DIRECTIVE: Transcribe every entry word for word. Skip the pictures.

DATA FOR PROCESSING:

════════════════════

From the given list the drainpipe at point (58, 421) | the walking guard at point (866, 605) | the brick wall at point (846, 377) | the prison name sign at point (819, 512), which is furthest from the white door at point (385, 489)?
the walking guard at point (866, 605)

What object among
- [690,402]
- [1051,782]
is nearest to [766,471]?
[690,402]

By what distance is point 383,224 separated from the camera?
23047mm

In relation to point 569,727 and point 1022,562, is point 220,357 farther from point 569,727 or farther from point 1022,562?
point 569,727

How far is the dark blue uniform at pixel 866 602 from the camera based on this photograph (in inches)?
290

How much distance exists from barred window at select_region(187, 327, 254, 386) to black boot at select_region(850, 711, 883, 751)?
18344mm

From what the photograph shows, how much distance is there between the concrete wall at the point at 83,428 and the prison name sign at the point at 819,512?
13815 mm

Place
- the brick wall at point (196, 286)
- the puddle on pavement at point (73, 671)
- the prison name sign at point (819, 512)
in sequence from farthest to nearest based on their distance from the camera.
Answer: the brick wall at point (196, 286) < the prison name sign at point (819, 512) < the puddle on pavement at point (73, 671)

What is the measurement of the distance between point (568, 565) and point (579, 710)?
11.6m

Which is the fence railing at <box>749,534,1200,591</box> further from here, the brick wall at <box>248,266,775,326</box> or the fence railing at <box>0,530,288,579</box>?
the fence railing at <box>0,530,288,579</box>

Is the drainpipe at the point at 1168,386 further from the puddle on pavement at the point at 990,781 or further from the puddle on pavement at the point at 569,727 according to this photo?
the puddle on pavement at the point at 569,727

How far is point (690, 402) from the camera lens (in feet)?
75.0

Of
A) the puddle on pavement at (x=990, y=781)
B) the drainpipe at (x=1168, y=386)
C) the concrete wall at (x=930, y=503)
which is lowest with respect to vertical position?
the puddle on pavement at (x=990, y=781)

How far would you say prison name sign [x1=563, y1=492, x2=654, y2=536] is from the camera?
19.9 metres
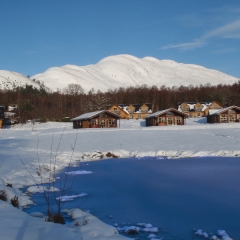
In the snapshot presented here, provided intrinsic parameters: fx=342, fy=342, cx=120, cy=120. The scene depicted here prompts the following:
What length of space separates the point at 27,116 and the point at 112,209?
5248cm

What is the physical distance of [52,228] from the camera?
5.44 meters

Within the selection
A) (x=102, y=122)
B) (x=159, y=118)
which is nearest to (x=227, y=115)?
(x=159, y=118)

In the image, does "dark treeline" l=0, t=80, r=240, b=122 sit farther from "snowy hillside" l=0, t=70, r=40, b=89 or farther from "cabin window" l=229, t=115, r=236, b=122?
"snowy hillside" l=0, t=70, r=40, b=89

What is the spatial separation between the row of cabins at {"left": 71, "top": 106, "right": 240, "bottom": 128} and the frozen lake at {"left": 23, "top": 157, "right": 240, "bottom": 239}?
33.2 metres

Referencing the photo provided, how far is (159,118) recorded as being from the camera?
4891 cm

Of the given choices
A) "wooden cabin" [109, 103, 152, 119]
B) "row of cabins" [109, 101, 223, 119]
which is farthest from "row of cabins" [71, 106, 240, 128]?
"wooden cabin" [109, 103, 152, 119]

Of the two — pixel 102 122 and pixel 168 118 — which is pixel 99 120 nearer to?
pixel 102 122

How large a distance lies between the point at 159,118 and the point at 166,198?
40737 mm

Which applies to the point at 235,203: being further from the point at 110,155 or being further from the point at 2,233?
the point at 110,155

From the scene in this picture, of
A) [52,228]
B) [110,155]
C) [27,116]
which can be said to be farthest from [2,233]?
[27,116]

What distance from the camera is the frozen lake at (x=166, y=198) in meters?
6.53

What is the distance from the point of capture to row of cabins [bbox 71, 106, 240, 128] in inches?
1826

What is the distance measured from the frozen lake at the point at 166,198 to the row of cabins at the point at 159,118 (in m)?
33.2

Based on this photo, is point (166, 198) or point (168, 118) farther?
point (168, 118)
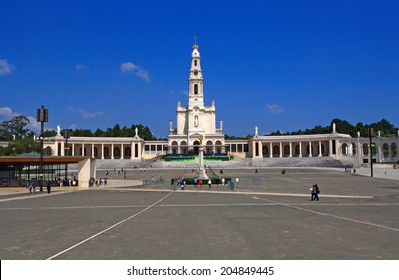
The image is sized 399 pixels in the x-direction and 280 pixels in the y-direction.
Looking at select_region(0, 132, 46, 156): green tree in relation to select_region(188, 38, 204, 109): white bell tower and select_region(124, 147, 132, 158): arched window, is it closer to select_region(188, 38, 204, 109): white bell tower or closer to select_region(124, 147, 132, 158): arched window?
select_region(124, 147, 132, 158): arched window

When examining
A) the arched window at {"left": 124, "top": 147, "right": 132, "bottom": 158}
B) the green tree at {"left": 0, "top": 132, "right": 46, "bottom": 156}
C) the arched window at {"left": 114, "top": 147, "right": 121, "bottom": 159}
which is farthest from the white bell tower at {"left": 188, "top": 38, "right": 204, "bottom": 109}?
the green tree at {"left": 0, "top": 132, "right": 46, "bottom": 156}

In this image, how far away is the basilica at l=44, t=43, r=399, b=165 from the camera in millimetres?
117062

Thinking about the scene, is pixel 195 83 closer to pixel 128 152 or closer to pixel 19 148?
pixel 128 152

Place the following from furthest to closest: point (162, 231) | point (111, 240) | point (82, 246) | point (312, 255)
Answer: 1. point (162, 231)
2. point (111, 240)
3. point (82, 246)
4. point (312, 255)

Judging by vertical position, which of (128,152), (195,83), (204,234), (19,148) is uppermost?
(195,83)

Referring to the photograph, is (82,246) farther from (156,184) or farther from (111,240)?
(156,184)

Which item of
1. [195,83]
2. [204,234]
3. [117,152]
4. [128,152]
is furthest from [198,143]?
[204,234]

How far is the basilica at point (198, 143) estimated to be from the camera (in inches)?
Result: 4609

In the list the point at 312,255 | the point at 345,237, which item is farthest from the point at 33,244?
the point at 345,237

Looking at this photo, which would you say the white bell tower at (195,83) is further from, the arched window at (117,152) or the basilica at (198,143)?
the arched window at (117,152)

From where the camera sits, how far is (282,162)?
329 ft

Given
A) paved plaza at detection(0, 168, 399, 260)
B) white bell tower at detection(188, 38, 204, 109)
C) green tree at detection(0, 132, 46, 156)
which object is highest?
white bell tower at detection(188, 38, 204, 109)

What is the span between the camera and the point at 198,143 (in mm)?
125500

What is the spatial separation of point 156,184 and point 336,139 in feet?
272
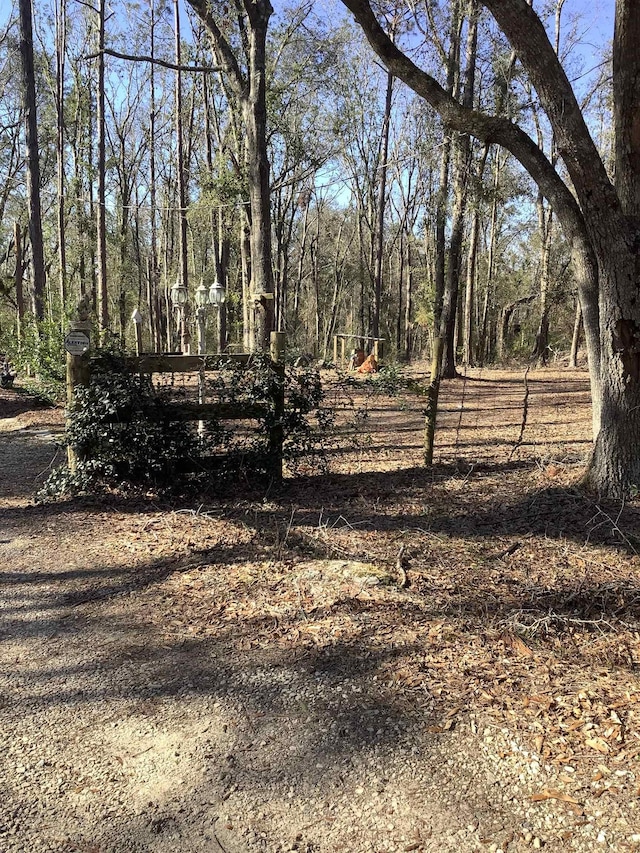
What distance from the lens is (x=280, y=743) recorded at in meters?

════════════════════

RESPONSE:
From the given list the drainpipe at point (58, 421) | the walking guard at point (866, 605) | the brick wall at point (846, 377) | the prison name sign at point (819, 512), which is furthest from the white door at point (385, 489)?
the walking guard at point (866, 605)

What object among
- [690,402]
- [1051,782]
is nearest to [766,471]?
[690,402]

By what distance is point 383,224 separated from the camera?
23047mm

In relation to point 569,727 and point 1022,562, is point 220,357 farther from point 569,727 or farther from point 1022,562?
point 569,727

How far is the dark blue uniform at pixel 866 602 from the camera based on this photograph (in inches)?
290

How much distance exists from barred window at select_region(187, 327, 254, 386) to black boot at select_region(850, 711, 883, 751)?
18344mm

From what the photograph shows, how much distance is there between the concrete wall at the point at 83,428 and the prison name sign at the point at 819,512?
13815 mm

Place
- the brick wall at point (196, 286)
- the puddle on pavement at point (73, 671)
- the prison name sign at point (819, 512)
in sequence from farthest to nearest based on their distance from the camera.
Answer: the brick wall at point (196, 286) < the prison name sign at point (819, 512) < the puddle on pavement at point (73, 671)

What is the measurement of the distance between point (568, 565) and point (579, 710)?
11.6m

Which is the fence railing at <box>749,534,1200,591</box> further from here, the brick wall at <box>248,266,775,326</box> or the fence railing at <box>0,530,288,579</box>?
the fence railing at <box>0,530,288,579</box>

Is the drainpipe at the point at 1168,386 further from the puddle on pavement at the point at 990,781 or further from the puddle on pavement at the point at 569,727 according to this photo?
the puddle on pavement at the point at 569,727

How far is point (690, 402) from the camera lens (in feet)?
75.0

Of
A) the puddle on pavement at (x=990, y=781)
B) the drainpipe at (x=1168, y=386)
C) the concrete wall at (x=930, y=503)
which is lowest with respect to vertical position?
the puddle on pavement at (x=990, y=781)

How far would you say prison name sign [x1=563, y1=492, x2=654, y2=536] is from the camera?
19.9 metres
In the snapshot presented here, provided intrinsic parameters: fx=342, fy=342, cx=120, cy=120. The scene depicted here prompts the following:
What length of space separates the point at 27,116 and the point at 112,209?
5248cm

What is the physical distance of [52,228] from the camera?
5.44 meters

Within the selection
A) (x=102, y=122)
B) (x=159, y=118)
which is nearest to (x=227, y=115)?
(x=159, y=118)

In the image, does "dark treeline" l=0, t=80, r=240, b=122 sit farther from "snowy hillside" l=0, t=70, r=40, b=89 or farther from "cabin window" l=229, t=115, r=236, b=122?
"snowy hillside" l=0, t=70, r=40, b=89

What is the spatial separation between the row of cabins at {"left": 71, "top": 106, "right": 240, "bottom": 128} and the frozen lake at {"left": 23, "top": 157, "right": 240, "bottom": 239}?
33.2 metres

Referencing the photo provided, how far is (159,118) recorded as being from the camera?
4891 cm

Of the given choices
A) "wooden cabin" [109, 103, 152, 119]
B) "row of cabins" [109, 101, 223, 119]
which is farthest from "row of cabins" [71, 106, 240, 128]?
"wooden cabin" [109, 103, 152, 119]

Of the two — pixel 102 122 and pixel 168 118 — which is pixel 99 120 nearer to?
pixel 102 122

How large a distance lies between the point at 159,118 and the point at 166,198?
40737 mm

Which applies to the point at 235,203: being further from the point at 110,155 or being further from the point at 2,233?
the point at 110,155

From the scene in this picture, of
A) [52,228]
B) [110,155]
C) [27,116]
which can be said to be farthest from [2,233]?
[27,116]

What distance from the camera is the frozen lake at (x=166, y=198) in meters?
6.53

What is the distance from the point of capture to row of cabins [bbox 71, 106, 240, 128] in inches?
1826

What is the distance measured from the frozen lake at the point at 166,198 to the row of cabins at the point at 159,118 (in m)?
33.2

Based on this photo, is point (166, 198) or point (168, 118) farther?
point (168, 118)
The image is sized 399 pixels in the x-direction and 280 pixels in the y-direction.
Looking at select_region(0, 132, 46, 156): green tree in relation to select_region(188, 38, 204, 109): white bell tower and select_region(124, 147, 132, 158): arched window, is it closer to select_region(188, 38, 204, 109): white bell tower or closer to select_region(124, 147, 132, 158): arched window?
select_region(124, 147, 132, 158): arched window

When examining
A) the arched window at {"left": 124, "top": 147, "right": 132, "bottom": 158}
B) the green tree at {"left": 0, "top": 132, "right": 46, "bottom": 156}
C) the arched window at {"left": 114, "top": 147, "right": 121, "bottom": 159}
which is farthest from the white bell tower at {"left": 188, "top": 38, "right": 204, "bottom": 109}?
the green tree at {"left": 0, "top": 132, "right": 46, "bottom": 156}

In this image, how far away is the basilica at l=44, t=43, r=399, b=165 from the camera in millimetres?
117062

Thinking about the scene, is pixel 195 83 closer to pixel 128 152 or closer to pixel 19 148?
pixel 128 152

Place the following from furthest to closest: point (162, 231) | point (111, 240) | point (82, 246) | point (312, 255)
Answer: 1. point (162, 231)
2. point (111, 240)
3. point (82, 246)
4. point (312, 255)

Judging by vertical position, which of (128,152), (195,83), (204,234), (19,148) is uppermost?
(195,83)

Referring to the photograph, is (82,246) farther from (156,184) or farther from (111,240)?
(156,184)

Which item of
1. [195,83]
2. [204,234]
3. [117,152]
4. [128,152]
is furthest from [198,143]?
[204,234]

How far is the basilica at point (198, 143) estimated to be from the camera (in inches)?
Result: 4609

In the list the point at 312,255 | the point at 345,237, which item is farthest from the point at 33,244?
the point at 345,237

Looking at this photo, which would you say the white bell tower at (195,83) is further from, the arched window at (117,152) or the basilica at (198,143)?
the arched window at (117,152)

From where the camera sits, how far is (282,162)?
329 ft

Given
A) paved plaza at detection(0, 168, 399, 260)
B) white bell tower at detection(188, 38, 204, 109)
C) green tree at detection(0, 132, 46, 156)
which object is highest?
white bell tower at detection(188, 38, 204, 109)

What is the span between the camera and the point at 198,143 (in mm)?
125500

What is the spatial separation of point 156,184 and point 336,139 in feet?
272
What distance from the lens is (x=280, y=743) recorded at in meters?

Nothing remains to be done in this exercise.